## Excerpt to read
I guess one positive that came out of it is that Baker is getting more playing time. I just keep wondering what the combination of Pierce, Walker, and Baker would've been like. I bet we'd be better than 5-7 and still have future growth.


----------



## Truth34 (May 28, 2003)

*Yeah, right*

Until the end of the season. Also keep in mind Antoine is shooting a much higher percentage, because he'll NEVER see a double team there and he is playing with one of the best PGs in the game. Here it was him and Paul. O'Brien would have brought Baker off the bench again--defense is his priority.


----------



## lastlaugh (Oct 30, 2003)

It is pretty obvious that none of you have seen Antoine play in Dallas. You are basing your opinion on stats.
There is more to Antoine then his 3 point shooting.
He is rebounding like crazy over there and his assists are getting higher every game.
He has taken over at least 3 games when others aren't playing well and is personally bringing them back into games they are falling out of. He did it against the Spurs, he did it last night and the game before that he was the only one who did anything the first 3 quarters. Everyone else was shooting horribly.


He isn't perfect and no one is pretending he is but Celtics fans are not giving him any kind of credit for how much better he is playing in Dallas then he was ever given the chance to play here.
You don't know what he could have accomplished here in Boston because Ainge gave him away before he ever had a chance to prove what he could do.
He does have a great point guard in Nash but a lot of what Antoine has been doing is not because of Nash, Dirk passes the ball to Antoine more then Nash does. Plus Antoine and Travis Best seem to play well with each other (when given the chance)
Antoine has also been doing a lot by himself.


----------



## PatBateman (May 26, 2003)

> Originally posted by <b>lastlaugh</b>!
> It is pretty obvious that none of you have seen Antoine play in Dallas. You are basing your opinion on stats.
> .


sorry, but I know how well antoin has been doing.

again, I will repeat what I said above:


We have to face the facts guys. We got absolutely screwed in that deal. The Mavs teams, players, and fans(just go over and look at their board) are laughing all the way to the bank.


----------



## Truth34 (May 28, 2003)

*Again, I will repeat what I said*

The trade cannot be judged after 12 games. The trade can only be judged after the season.

Antoine is playing outstanding basketball. All-Star (even in the West) basketball.

## Tasks and exercises
a) Summarize the forum thread in two sentences.
b) In the forum thread passage starting at "Until the end" and ending at "is his priority.", substitute "point guards" for "PGs" and give the passage.
The entries that come next are separate material, unrelated to the forum thread.

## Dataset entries
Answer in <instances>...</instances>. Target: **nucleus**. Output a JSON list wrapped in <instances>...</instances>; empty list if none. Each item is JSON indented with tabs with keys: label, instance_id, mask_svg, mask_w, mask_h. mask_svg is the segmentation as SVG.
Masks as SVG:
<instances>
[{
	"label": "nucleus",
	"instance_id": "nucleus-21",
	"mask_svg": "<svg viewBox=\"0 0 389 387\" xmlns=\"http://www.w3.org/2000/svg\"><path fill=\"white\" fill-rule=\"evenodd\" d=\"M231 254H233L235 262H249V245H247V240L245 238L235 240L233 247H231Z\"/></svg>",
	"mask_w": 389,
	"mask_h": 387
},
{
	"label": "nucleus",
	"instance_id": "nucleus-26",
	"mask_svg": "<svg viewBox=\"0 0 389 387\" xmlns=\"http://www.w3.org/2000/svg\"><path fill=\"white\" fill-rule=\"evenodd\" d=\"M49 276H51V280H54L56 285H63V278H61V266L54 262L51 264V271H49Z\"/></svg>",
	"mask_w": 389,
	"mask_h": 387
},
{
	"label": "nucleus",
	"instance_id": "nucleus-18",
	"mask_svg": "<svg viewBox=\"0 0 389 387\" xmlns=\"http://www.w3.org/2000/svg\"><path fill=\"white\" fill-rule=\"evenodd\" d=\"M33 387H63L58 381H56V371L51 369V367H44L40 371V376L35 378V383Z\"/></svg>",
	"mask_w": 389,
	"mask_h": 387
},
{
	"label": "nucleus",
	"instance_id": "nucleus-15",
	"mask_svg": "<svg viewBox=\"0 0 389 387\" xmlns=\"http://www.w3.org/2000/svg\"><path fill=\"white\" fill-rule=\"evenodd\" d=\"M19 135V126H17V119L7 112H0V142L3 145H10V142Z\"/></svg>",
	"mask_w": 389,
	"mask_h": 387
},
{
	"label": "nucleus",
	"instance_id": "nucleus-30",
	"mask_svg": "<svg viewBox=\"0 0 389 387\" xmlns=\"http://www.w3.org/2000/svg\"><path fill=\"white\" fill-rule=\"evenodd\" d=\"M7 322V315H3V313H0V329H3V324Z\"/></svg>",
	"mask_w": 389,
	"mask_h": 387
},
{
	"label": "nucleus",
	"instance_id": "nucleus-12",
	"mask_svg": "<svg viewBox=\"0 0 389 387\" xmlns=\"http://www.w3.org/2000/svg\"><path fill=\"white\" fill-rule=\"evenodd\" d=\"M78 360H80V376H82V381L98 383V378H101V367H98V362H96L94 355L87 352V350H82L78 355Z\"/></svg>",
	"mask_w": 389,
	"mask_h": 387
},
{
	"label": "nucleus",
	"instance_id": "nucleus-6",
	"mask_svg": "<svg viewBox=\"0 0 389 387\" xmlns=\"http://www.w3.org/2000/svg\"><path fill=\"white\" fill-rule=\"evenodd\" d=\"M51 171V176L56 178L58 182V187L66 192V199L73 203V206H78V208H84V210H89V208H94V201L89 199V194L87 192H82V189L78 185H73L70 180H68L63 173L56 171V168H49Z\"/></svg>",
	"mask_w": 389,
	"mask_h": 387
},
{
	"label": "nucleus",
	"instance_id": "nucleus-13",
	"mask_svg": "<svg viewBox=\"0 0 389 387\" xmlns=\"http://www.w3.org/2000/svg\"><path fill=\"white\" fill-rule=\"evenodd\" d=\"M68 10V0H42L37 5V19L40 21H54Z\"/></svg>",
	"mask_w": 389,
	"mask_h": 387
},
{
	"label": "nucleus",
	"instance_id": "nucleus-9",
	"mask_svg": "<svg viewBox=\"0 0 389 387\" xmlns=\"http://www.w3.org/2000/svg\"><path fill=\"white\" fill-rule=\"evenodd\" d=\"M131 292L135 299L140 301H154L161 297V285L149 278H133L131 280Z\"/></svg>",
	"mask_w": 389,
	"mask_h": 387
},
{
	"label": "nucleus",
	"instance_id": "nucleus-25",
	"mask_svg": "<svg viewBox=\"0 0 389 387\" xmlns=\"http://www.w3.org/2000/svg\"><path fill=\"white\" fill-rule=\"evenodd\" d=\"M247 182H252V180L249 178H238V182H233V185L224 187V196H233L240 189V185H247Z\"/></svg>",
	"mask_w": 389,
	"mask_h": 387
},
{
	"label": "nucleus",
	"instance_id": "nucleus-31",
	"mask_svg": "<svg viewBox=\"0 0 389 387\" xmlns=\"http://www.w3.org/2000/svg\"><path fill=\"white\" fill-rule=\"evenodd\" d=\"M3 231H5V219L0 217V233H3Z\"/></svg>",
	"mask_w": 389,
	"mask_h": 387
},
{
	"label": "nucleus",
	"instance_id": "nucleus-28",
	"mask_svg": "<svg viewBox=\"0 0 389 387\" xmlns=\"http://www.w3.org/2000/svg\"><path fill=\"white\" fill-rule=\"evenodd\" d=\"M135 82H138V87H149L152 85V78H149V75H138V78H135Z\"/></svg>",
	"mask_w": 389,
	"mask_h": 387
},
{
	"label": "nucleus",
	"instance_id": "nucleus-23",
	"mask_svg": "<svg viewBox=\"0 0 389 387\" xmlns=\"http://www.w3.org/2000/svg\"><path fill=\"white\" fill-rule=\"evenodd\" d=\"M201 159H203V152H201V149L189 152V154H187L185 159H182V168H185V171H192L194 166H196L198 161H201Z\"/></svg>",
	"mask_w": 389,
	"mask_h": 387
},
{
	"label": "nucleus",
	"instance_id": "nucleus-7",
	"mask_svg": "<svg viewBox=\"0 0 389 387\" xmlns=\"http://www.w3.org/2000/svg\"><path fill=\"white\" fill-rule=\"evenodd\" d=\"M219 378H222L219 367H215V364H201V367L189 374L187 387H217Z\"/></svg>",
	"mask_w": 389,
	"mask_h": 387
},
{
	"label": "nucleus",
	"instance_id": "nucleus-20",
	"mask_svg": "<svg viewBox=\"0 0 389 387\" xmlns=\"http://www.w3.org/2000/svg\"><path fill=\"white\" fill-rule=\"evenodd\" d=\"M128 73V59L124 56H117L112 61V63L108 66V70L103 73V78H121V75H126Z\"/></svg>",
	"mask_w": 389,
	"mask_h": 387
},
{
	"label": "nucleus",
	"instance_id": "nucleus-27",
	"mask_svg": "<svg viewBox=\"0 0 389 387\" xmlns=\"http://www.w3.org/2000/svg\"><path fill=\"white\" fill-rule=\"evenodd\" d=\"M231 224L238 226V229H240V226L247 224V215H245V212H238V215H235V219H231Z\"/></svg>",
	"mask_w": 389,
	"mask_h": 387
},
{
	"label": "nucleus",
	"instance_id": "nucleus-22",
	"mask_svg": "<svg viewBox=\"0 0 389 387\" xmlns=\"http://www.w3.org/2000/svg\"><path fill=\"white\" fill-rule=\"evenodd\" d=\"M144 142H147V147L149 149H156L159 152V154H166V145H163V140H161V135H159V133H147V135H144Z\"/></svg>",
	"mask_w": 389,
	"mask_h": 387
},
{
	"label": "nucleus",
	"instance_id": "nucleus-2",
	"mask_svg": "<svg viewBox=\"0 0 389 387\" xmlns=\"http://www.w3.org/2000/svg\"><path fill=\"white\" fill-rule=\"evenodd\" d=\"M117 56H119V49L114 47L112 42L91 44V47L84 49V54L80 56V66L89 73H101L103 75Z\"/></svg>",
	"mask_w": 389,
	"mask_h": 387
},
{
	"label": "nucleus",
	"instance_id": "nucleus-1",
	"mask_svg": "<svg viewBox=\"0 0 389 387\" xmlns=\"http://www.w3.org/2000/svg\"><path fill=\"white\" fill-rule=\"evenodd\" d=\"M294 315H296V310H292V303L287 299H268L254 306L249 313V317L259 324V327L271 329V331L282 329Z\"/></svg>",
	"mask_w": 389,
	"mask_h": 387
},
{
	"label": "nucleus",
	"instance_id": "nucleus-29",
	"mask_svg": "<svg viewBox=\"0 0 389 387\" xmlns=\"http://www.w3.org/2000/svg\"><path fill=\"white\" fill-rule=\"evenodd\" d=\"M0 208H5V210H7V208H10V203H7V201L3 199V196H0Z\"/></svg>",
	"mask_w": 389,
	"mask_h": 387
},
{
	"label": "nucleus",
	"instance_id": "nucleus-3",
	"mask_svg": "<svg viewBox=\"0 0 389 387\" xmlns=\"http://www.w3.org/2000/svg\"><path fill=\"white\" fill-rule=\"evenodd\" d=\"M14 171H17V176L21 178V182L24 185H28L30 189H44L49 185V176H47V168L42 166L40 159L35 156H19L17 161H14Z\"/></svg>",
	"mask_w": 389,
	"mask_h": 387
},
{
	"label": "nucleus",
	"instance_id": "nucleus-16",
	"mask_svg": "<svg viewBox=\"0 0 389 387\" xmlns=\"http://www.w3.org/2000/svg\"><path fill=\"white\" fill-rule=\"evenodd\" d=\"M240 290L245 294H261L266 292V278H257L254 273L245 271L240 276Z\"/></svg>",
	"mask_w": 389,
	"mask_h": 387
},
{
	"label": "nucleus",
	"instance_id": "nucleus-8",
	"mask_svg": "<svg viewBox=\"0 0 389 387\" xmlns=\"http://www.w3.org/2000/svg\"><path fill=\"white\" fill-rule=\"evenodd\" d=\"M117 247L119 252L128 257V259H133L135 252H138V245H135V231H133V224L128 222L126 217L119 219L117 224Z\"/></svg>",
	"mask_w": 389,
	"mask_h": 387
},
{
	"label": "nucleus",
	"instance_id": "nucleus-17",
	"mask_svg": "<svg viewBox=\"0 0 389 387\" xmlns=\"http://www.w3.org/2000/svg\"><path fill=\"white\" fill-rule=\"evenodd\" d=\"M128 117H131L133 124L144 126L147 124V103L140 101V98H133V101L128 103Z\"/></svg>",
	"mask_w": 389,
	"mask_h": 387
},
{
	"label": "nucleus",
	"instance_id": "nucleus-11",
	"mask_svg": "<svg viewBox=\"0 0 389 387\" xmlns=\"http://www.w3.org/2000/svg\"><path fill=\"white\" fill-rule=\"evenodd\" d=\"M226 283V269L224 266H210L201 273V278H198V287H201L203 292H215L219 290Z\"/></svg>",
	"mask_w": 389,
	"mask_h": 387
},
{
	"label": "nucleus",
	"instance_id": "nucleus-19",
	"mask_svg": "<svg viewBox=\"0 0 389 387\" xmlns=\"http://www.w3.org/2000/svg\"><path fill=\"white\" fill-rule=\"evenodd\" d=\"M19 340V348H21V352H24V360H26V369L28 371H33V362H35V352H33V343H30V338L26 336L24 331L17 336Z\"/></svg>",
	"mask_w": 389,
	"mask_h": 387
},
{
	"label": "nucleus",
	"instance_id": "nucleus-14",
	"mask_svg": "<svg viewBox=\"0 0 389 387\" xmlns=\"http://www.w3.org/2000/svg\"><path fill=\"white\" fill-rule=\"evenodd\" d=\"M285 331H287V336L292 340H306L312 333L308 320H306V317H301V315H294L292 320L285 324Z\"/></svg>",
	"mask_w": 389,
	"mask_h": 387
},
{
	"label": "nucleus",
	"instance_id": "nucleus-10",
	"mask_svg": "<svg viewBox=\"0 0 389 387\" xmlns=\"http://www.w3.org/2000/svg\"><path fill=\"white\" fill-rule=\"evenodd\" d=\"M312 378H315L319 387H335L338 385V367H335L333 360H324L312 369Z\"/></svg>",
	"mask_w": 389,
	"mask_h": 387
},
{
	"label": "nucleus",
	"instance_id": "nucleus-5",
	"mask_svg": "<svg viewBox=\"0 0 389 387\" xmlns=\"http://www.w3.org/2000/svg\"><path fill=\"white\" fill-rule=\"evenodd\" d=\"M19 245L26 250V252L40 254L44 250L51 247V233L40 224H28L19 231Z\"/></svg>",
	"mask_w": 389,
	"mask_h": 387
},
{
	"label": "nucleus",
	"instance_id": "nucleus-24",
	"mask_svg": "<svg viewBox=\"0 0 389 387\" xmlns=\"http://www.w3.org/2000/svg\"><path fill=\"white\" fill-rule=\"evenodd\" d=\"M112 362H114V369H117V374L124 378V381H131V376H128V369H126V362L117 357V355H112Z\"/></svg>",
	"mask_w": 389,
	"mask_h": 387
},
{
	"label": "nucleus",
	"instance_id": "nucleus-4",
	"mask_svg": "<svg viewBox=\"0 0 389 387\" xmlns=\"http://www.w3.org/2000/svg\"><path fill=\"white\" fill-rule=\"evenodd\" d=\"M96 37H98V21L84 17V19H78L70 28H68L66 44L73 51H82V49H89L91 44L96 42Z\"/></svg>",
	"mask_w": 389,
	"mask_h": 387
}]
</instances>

## Answers below
a) Posters in the forum thread argue over the trade that took Antoine to Dallas: one says the Celtics got absolutely screwed in the deal, while another says Antoine is rebounding like crazy and has taken over games there. Truth34 replies that Antoine shoots a higher percentage in Dallas because he never sees a double team and plays with one of the best point guards, and that the trade can only be judged after the season.

b)
Until the end of the season. Also keep in mind Antoine is shooting a much higher percentage, because he'll NEVER see a double team there and he is playing with one of the best point guards in the game. Here it was him and Paul. O'Brien would have brought Baker off the bench again--defense is his priority.